[Collected data entries]

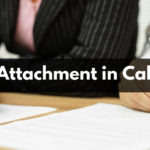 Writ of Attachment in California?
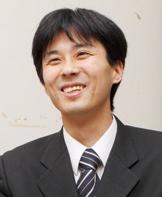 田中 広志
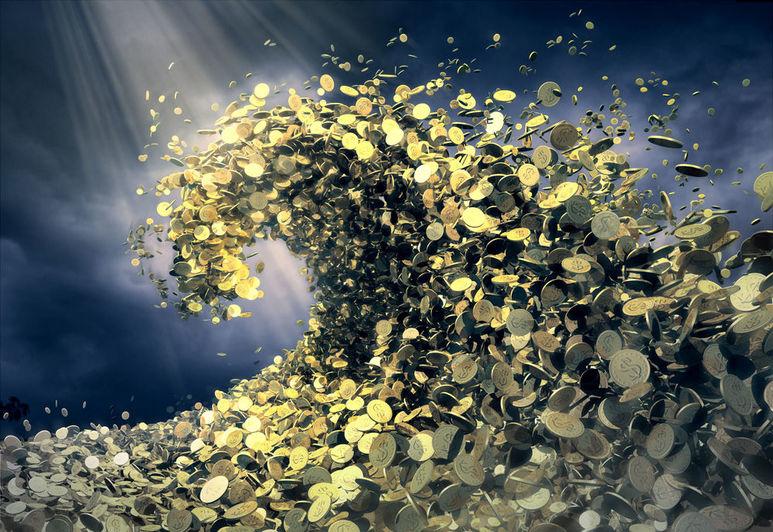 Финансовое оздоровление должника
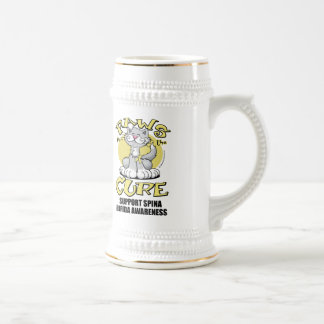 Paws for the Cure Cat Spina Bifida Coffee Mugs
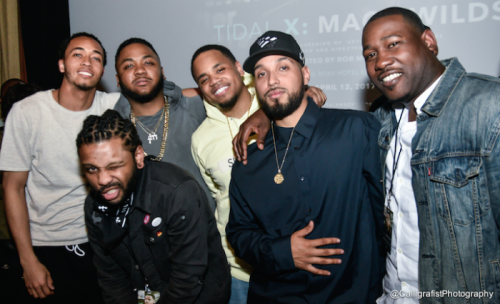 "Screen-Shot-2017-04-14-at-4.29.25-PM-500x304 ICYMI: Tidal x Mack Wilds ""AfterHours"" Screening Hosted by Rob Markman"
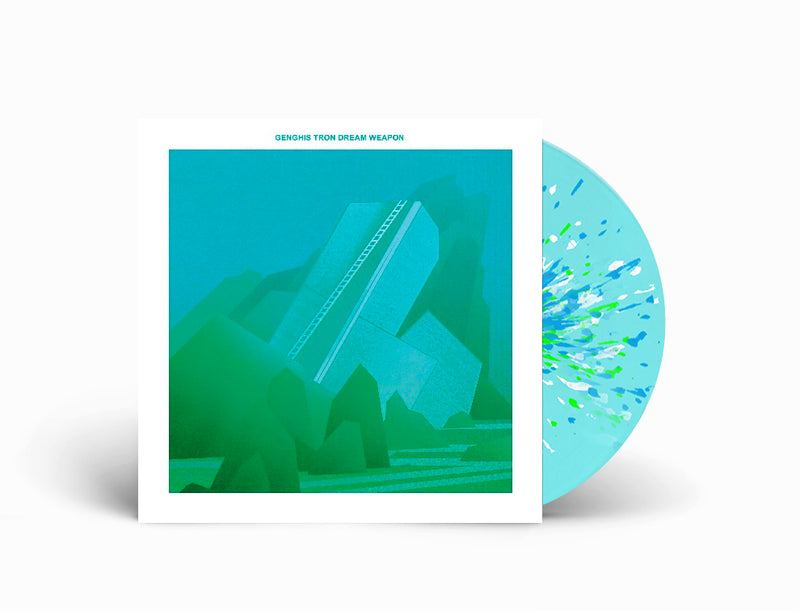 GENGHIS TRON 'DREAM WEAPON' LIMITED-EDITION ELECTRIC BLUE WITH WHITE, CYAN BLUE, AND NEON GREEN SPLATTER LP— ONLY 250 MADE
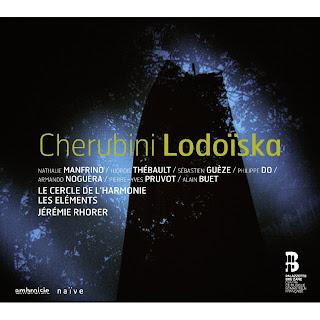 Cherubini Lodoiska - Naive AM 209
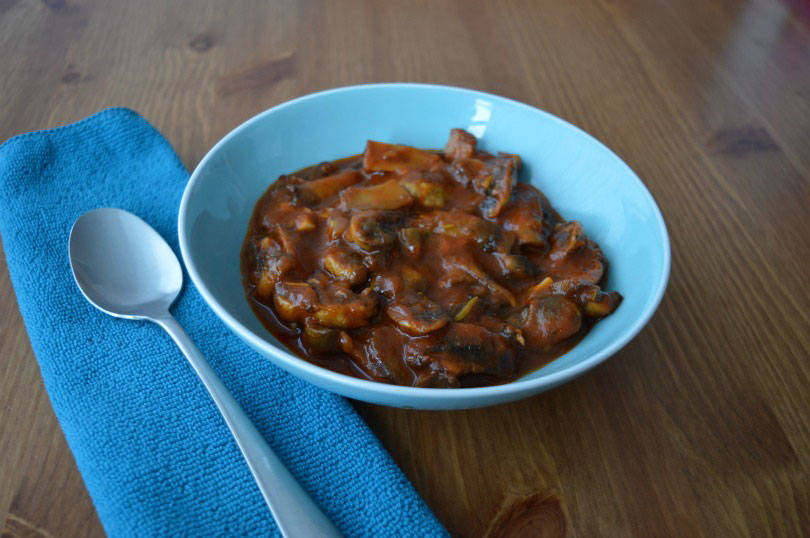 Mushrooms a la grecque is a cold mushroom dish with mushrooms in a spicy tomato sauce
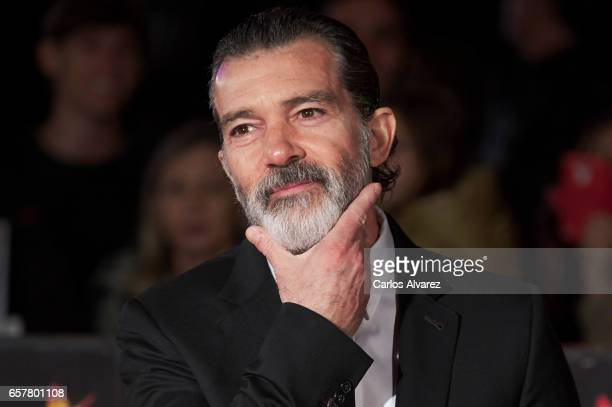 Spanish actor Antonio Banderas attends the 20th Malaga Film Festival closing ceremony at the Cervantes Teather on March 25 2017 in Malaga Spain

_To do_
Without the pictures, return all the records precisely as they stand.

_Output of the exercise_
 Writ of Attachment in California?
 田中 広志
 Финансовое оздоровление должника
 Paws for the Cure Cat Spina Bifida Coffee Mugs
 "Screen-Shot-2017-04-14-at-4.29.25-PM-500x304 ICYMI: Tidal x Mack Wilds ""AfterHours"" Screening Hosted by Rob Markman"
 GENGHIS TRON 'DREAM WEAPON' LIMITED-EDITION ELECTRIC BLUE WITH WHITE, CYAN BLUE, AND NEON GREEN SPLATTER LP— ONLY 250 MADE
 Cherubini Lodoiska - Naive AM 209
 Mushrooms a la grecque is a cold mushroom dish with mushrooms in a spicy tomato sauce
 Spanish actor Antonio Banderas attends the 20th Malaga Film Festival closing ceremony at the Cervantes Teather on March 25 2017 in Malaga Spain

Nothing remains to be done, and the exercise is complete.